WRITTEN INSTRUCTION -> Rewrite every one of the rows below as a numbered list, and leave out the blank lines.

EXERCISE MATERIALS ->
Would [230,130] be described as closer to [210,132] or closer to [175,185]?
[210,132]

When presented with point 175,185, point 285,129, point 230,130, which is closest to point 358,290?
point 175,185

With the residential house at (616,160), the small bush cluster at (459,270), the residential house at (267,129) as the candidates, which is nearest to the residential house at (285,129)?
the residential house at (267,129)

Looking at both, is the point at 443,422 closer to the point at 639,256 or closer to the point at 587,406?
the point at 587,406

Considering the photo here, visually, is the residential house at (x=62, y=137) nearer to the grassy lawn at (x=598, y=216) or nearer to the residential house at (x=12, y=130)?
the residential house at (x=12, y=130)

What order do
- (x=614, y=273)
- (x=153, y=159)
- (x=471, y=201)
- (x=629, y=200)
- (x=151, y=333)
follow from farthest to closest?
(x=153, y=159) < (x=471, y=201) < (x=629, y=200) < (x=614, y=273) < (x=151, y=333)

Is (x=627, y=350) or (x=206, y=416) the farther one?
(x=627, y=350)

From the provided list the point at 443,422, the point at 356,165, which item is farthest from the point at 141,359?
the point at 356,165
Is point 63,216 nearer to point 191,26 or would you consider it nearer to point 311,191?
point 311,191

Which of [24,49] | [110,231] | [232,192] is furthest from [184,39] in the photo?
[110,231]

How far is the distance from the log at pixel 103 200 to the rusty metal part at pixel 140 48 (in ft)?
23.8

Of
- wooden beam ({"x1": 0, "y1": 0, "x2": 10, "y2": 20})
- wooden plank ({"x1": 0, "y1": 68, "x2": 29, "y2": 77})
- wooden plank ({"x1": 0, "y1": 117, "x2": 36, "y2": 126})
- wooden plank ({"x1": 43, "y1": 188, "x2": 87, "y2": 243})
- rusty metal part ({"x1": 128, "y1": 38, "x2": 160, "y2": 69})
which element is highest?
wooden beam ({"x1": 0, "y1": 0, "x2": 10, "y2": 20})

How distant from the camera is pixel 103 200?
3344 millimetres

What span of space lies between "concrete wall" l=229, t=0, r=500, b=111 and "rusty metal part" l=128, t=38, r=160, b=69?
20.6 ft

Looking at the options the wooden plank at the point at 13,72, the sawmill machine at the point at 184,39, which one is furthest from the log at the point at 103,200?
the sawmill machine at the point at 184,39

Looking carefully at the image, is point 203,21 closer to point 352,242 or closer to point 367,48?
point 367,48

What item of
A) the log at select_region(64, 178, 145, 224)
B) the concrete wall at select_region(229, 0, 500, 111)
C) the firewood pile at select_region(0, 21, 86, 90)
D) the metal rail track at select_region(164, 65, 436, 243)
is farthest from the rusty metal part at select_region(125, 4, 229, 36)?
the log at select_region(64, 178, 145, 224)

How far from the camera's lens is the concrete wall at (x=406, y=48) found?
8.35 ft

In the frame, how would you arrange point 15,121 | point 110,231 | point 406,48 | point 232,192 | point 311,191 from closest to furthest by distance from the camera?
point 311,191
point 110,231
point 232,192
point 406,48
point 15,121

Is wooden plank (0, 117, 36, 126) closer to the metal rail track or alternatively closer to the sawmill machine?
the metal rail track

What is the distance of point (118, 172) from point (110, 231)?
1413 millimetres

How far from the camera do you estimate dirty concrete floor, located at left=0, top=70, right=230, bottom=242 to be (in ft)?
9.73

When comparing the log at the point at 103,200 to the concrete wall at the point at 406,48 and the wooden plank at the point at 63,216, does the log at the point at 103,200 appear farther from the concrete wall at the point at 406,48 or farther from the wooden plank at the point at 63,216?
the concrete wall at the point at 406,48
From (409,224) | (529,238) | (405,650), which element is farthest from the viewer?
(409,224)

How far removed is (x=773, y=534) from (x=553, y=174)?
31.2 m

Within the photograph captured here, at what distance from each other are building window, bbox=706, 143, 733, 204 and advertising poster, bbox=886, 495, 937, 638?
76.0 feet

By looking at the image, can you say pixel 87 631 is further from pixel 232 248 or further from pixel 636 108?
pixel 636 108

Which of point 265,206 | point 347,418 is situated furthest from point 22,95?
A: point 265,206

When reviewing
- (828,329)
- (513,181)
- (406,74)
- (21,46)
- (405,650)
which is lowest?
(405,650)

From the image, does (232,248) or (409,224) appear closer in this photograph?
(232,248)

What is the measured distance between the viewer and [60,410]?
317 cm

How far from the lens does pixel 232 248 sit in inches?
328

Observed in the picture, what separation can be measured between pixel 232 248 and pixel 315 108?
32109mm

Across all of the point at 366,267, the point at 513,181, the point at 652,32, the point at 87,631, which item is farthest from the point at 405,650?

THE RESULT ->
1. Would [230,130] be described as closer to [210,132] or closer to [175,185]?
2. [210,132]
3. When presented with point 175,185, point 285,129, point 230,130, which is closest to point 358,290?
4. point 175,185
5. With the residential house at (616,160), the small bush cluster at (459,270), the residential house at (267,129) as the candidates, which is nearest to the residential house at (285,129)?
6. the residential house at (267,129)
7. Looking at both, is the point at 443,422 closer to the point at 639,256 or closer to the point at 587,406?
8. the point at 587,406
9. Considering the photo here, visually, is the residential house at (x=62, y=137) nearer to the grassy lawn at (x=598, y=216) or nearer to the residential house at (x=12, y=130)?
10. the residential house at (x=12, y=130)
11. What order do
12. - (x=614, y=273)
13. - (x=153, y=159)
14. - (x=471, y=201)
15. - (x=629, y=200)
16. - (x=151, y=333)
17. follow from farthest to closest?
18. (x=153, y=159) < (x=471, y=201) < (x=629, y=200) < (x=614, y=273) < (x=151, y=333)
19. Is (x=627, y=350) or (x=206, y=416) the farther one?
20. (x=627, y=350)
21. From the provided list the point at 443,422, the point at 356,165, which item is farthest from the point at 141,359?
22. the point at 356,165
23. Is point 63,216 nearer to point 191,26 or would you consider it nearer to point 311,191?
24. point 311,191
25. Which of [24,49] | [110,231] | [232,192] is furthest from [184,39] in the photo?
26. [110,231]
27. How far is the distance from the log at pixel 103 200 to the rusty metal part at pixel 140 48 (in ft)?
28. 23.8
29. Of
30. - wooden beam ({"x1": 0, "y1": 0, "x2": 10, "y2": 20})
31. - wooden plank ({"x1": 0, "y1": 68, "x2": 29, "y2": 77})
32. - wooden plank ({"x1": 0, "y1": 117, "x2": 36, "y2": 126})
33. - wooden plank ({"x1": 43, "y1": 188, "x2": 87, "y2": 243})
34. - rusty metal part ({"x1": 128, "y1": 38, "x2": 160, "y2": 69})
35. which element is highest?
36. wooden beam ({"x1": 0, "y1": 0, "x2": 10, "y2": 20})
37. How distant from the camera is pixel 103 200?
38. 3344 millimetres
39. What span of space lies between "concrete wall" l=229, t=0, r=500, b=111 and "rusty metal part" l=128, t=38, r=160, b=69?
40. 20.6 ft
41. Looking at the options the wooden plank at the point at 13,72, the sawmill machine at the point at 184,39, which one is furthest from the log at the point at 103,200?
42. the sawmill machine at the point at 184,39
43. Looking carefully at the image, is point 203,21 closer to point 352,242 or closer to point 367,48?
44. point 367,48
45. What item of
46. A) the log at select_region(64, 178, 145, 224)
47. B) the concrete wall at select_region(229, 0, 500, 111)
48. C) the firewood pile at select_region(0, 21, 86, 90)
49. D) the metal rail track at select_region(164, 65, 436, 243)
50. is farthest from the rusty metal part at select_region(125, 4, 229, 36)?
51. the log at select_region(64, 178, 145, 224)
52. How far from the camera's lens is the concrete wall at (x=406, y=48) found?
53. 8.35 ft
54. In the frame, how would you arrange point 15,121 | point 110,231 | point 406,48 | point 232,192 | point 311,191 from closest to furthest by distance from the camera?
55. point 311,191
56. point 110,231
57. point 232,192
58. point 406,48
59. point 15,121
60. Is wooden plank (0, 117, 36, 126) closer to the metal rail track or alternatively closer to the sawmill machine?
61. the metal rail track
62. What is the distance of point (118, 172) from point (110, 231)?
63. 1413 millimetres
64. How far from the camera do you estimate dirty concrete floor, located at left=0, top=70, right=230, bottom=242 to be (in ft)?
65. 9.73
66. When comparing the log at the point at 103,200 to the concrete wall at the point at 406,48 and the wooden plank at the point at 63,216, does the log at the point at 103,200 appear farther from the concrete wall at the point at 406,48 or farther from the wooden plank at the point at 63,216?
67. the concrete wall at the point at 406,48
68. From (409,224) | (529,238) | (405,650), which element is farthest from the viewer?
69. (409,224)
70. How far removed is (x=773, y=534) from (x=553, y=174)?
71. 31.2 m
72. Within the photograph captured here, at what distance from each other are building window, bbox=706, 143, 733, 204 and advertising poster, bbox=886, 495, 937, 638?
73. 76.0 feet
74. By looking at the image, can you say pixel 87 631 is further from pixel 232 248 or further from pixel 636 108?
75. pixel 636 108
76. Which of point 265,206 | point 347,418 is situated furthest from point 22,95?
77. A: point 265,206
78. When reviewing
79. - (828,329)
80. - (513,181)
81. - (406,74)
82. - (21,46)
83. - (405,650)
84. which is lowest?
85. (405,650)
86. From the image, does (232,248) or (409,224) appear closer in this photograph?
87. (232,248)
88. What is the measured distance between the viewer and [60,410]?
89. 317 cm
90. How far from the lens does pixel 232 248 sit in inches?
91. 328
92. Observed in the picture, what separation can be measured between pixel 232 248 and pixel 315 108?
93. 32109mm
94. Across all of the point at 366,267, the point at 513,181, the point at 652,32, the point at 87,631, which item is farthest from the point at 405,650?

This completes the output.